# Rigging the Lottery Making All Tickets Winners

Rigging the Lottery: Making All Tickets Winners [Supplemental] ICML 2020

This paper proposes a new method to train a sparse neural network, which raises the theoretical limit of a sparse neural network’s trainable size under memory constraint and yields higher accuracy. The method is concise and proven effective over image classification and language modeling tasks with ResNet and MobileNet.

There are two minor drawbacks from my perspective. First, the experiment to compare a dense network’s performance with one of the sparse network trained using the proposed method is not strict enough, which has the risk of exaggerating a sparse network’s performance. Second, the paper does not account for a sparse computing device’s possible slowdown compared to a dense one in the experiment.

Despite these two minor drawbacks, which apply to almost every paper on sparse neural network training, this paper is excellent work, and I highly recommend to read and try it in action.

# Background

The inductive bias (also known as learning bias) of a learning algorithm is the set of assumptions that the learner uses to predict outputs of given inputs that it has not encountered [1].

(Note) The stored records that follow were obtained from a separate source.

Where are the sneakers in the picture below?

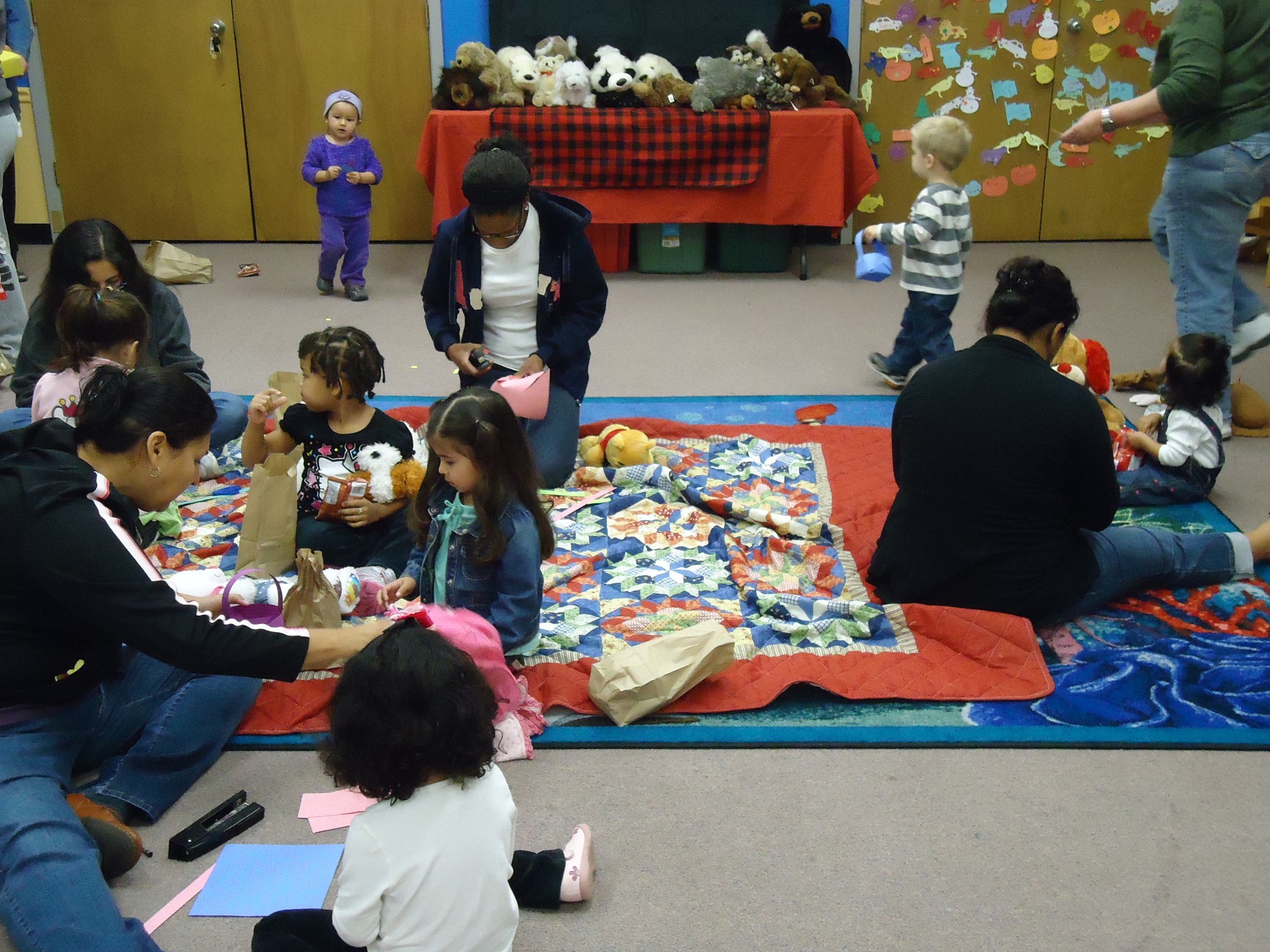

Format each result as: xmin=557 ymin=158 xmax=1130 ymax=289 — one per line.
xmin=317 ymin=274 xmax=334 ymax=292
xmin=868 ymin=352 xmax=906 ymax=389
xmin=345 ymin=285 xmax=368 ymax=301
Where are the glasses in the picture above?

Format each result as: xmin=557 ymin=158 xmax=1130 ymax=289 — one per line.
xmin=471 ymin=203 xmax=523 ymax=239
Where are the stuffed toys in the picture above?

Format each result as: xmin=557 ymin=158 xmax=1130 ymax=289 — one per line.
xmin=431 ymin=3 xmax=860 ymax=112
xmin=1050 ymin=334 xmax=1126 ymax=432
xmin=580 ymin=424 xmax=656 ymax=469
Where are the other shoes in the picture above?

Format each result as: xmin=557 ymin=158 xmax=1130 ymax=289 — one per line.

Sparse weight is a common inductive bias and has many successful use cases in deep learning:

- As the building block of a convolutional neural network, convolution could be represented as a sparse matrix multiplication with a Toeplitz weight matrix [2].
- Depthwise and pointwise convolution [3] could be viewed as a regular convolution with CP decomposition weight tensor.

The sparsity pattern in the above two examples is deterministic and hand-designed. In recent years, people are exploring methods to design arbitrary and even learnable sparsity pattern. In the particular field of convolutional neural networks, the research trend brings us two problems.

- How to train a sparse convolutional neural network
- How to implement an efficient sparse convolution computing device

This paper focuses on the first problem.

# Method

The most popular method to train a sparse neural network is pruning [4], which trains a dense network (network with sparsity level of 1.) initially and then gradually prunes weights to zero and approaches the target level of sparsity at the end. This method works well, but it limits the sparse network’s size to less than the dense network size.

This paper proposes to train the sparse network with the target level of sparsity and random initialized sparse connections from the very beginning. Suppose we use this method to train a network with a sparsity level of 0.9; the sparse network can be ten times larger than the dense one.

However, a network with random sparse connections is unlikely to be the lottery [5] and pruned to local optimal. The paper proposes to jumps out of those local optimal by dropping weak connections and form new connections periodically while maintaining the overall sparsity rate.

Under the main idea, some details of this method are listed below:

- The method forms the new connections by selecting the zero weights with the largest gradients at that current batch (instantaneous gradient information).
- The authors also find that zero initialization for the newly formed connection brings the best result.
- They use cosine annealing to decay the fraction of updated connections each time.
- Given a certain overall sparsity level, they find that the sparsity level is beneficial to be proportional to each layer’s number of connections (make small layer denser and large layer more sparse).

# Result

Experiments on image classification and language modeling are conducted to verify the method to be effective. These experiments show that a sparse network trained using the new method outperforms a dense one with equal FLOPs by a considerable margin consistently.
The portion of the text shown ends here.